Last year, the college’s tuition rose by $546 per year, with $270 in student fees, driven in-part by a $125 athletics fee hike to support the restarted football team, and a $276 maintenance fee increase.

“Certainly this isn’t something we like to see,” Collins said of the continuing rise in the cost of higher education. “But it’s necessary for us to keep up with our costs as the state continues to not fund higher education to the levels that have been recommended.

Looking at personnel and operational costs, the Tennessee Higher Education Commission planned a 2- to 4-percent tuition increase earlier this year, before Gov. Bill Haslam and state legislators decided to nix a proposed $29 million increase in state funding for higher education after signs that sales tax collections would not be as robust as expected.

The rise in maintenance fees the TBR will consider this week for ETSU is expected to provide $250,000 for faculty promotions and $2.7 million to offset the university’s budget deficit, among other things, meeting materials provide to the regents states. In total, state performance-based funding and the institution’s request will bring in an estimated $6.8 million in additional student revenue.

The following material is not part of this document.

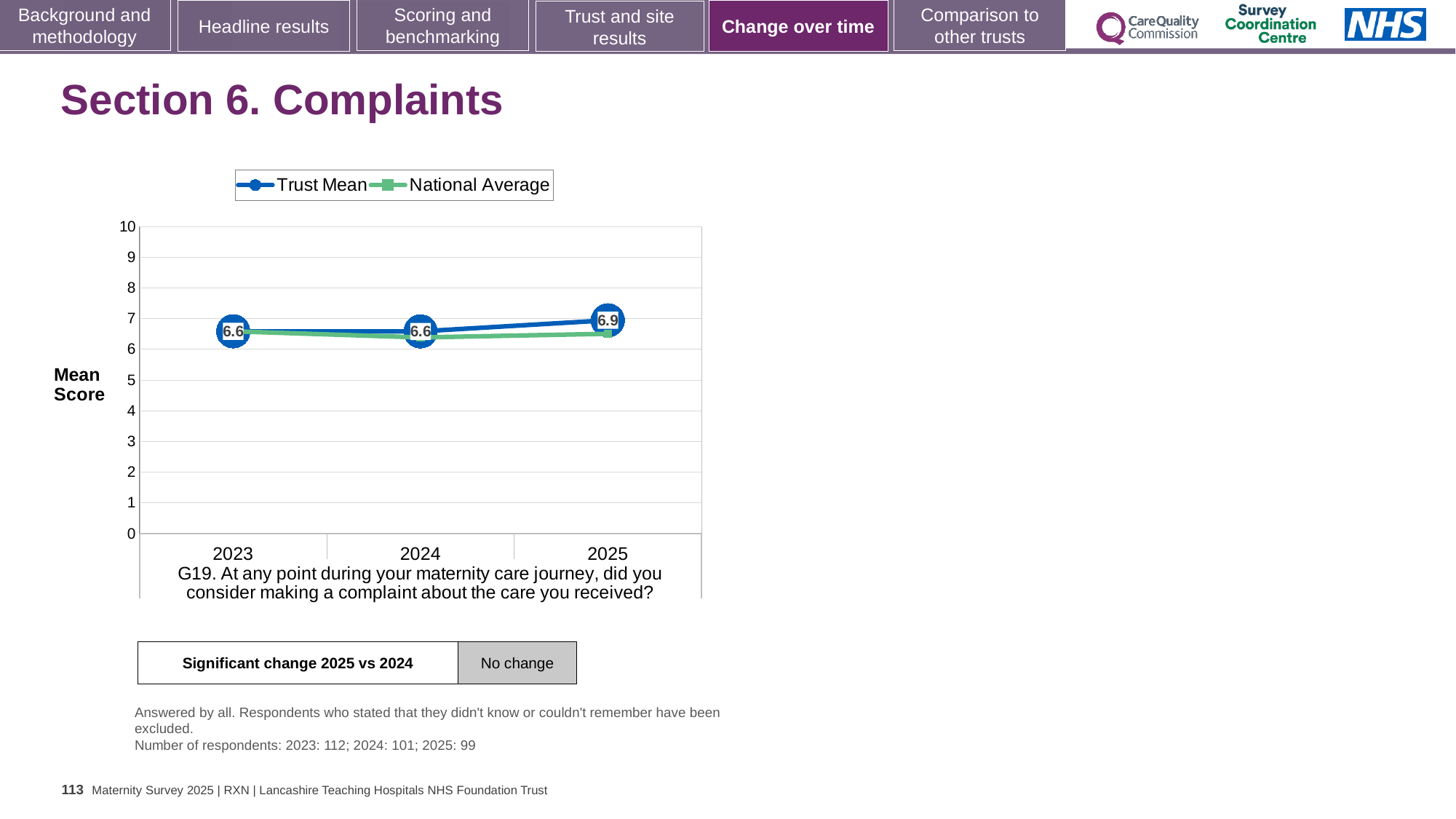
What kind of chart is shown on the slide? line chart Does the Trust Mean rise or fall from 2024 to 2025? rise What is the Trust Mean value for 2023? 6.6 How many years are plotted on the x axis? 3 How many series does the legend list? 2 Is the National Average value for 2025 greater or less than 5? greater In 2025, which series has the higher value, Trust Mean or National Average? Trust Mean Which is larger, the Trust Mean in 2025 or the Trust Mean in 2024? 2025 In which year is the Trust Mean highest? 2025 What is the Trust Mean value for 2024? 6.6 What is the Trust Mean value for 2025? 6.9 What is the difference between the Trust Mean in 2025 and in 2023? 0.3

The college’s request applies the same rate of increase for out-of state tuition, as well, and includes a 2-percent increase for students of the Quillen College of Medicine and a 3-percent increase at the Gatton College of Pharmacy.

Collins said the school’s requests have already passed through lower committees in the approval process, meaning they shouldn’t see much opposition from the full board of regents.

After a lean budget year at ETSU and consecutive years of falling enrollment, Collins said fall enrollment is looking to be up, indicating better fiscal times for the college.